Postby Hobbes » Tue Jun 30, 2015 2:15 pm

My wife jut sent me this photo from the Jasper park lodge's FB page:

https://www.facebook.com/FairmontJasperParkLodge

Image

You gotta be kidding me. I can just picture myself cowering with my arm outstretched trying to spray a Griz. If you never hear from me again after our Aug trip, you'll know why. [-o<

Note: this is will be our 3rd trip up there in the last 10 years. Our first time there together (I'd been once before as a kid on a series of cross-country roadtrips to NY back in the 70s), we clued into one of the more popular activities, which is to drive to known meadow viewing spots along the road (literally right around and/or just outside town) around dusk and watch the show unfold. As I mentioned up-thread, the French term for wildlife is "animal sauvage" - I mean, how perfect is that? The bi-lingual signs warn to stay in your car, which is exactly what we do.
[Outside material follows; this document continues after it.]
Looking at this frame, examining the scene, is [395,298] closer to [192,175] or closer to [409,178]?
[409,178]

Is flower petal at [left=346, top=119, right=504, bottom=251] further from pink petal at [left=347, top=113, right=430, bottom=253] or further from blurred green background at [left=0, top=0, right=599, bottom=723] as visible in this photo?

PS Here's little Red Riding hood's grandma:
Image

Part of me wonders if I'm just a kook who's getting into an environment way more "real" than the Sierra. With the exception of pesky second order predator/scavengers like black bears & coyotes, the Sierra are devoid of true top-tier apex predators (not to mention elk, moose and other large animals with impressive antler points) and possible consequences resulting from impromptu "meet & greets" with said fauna.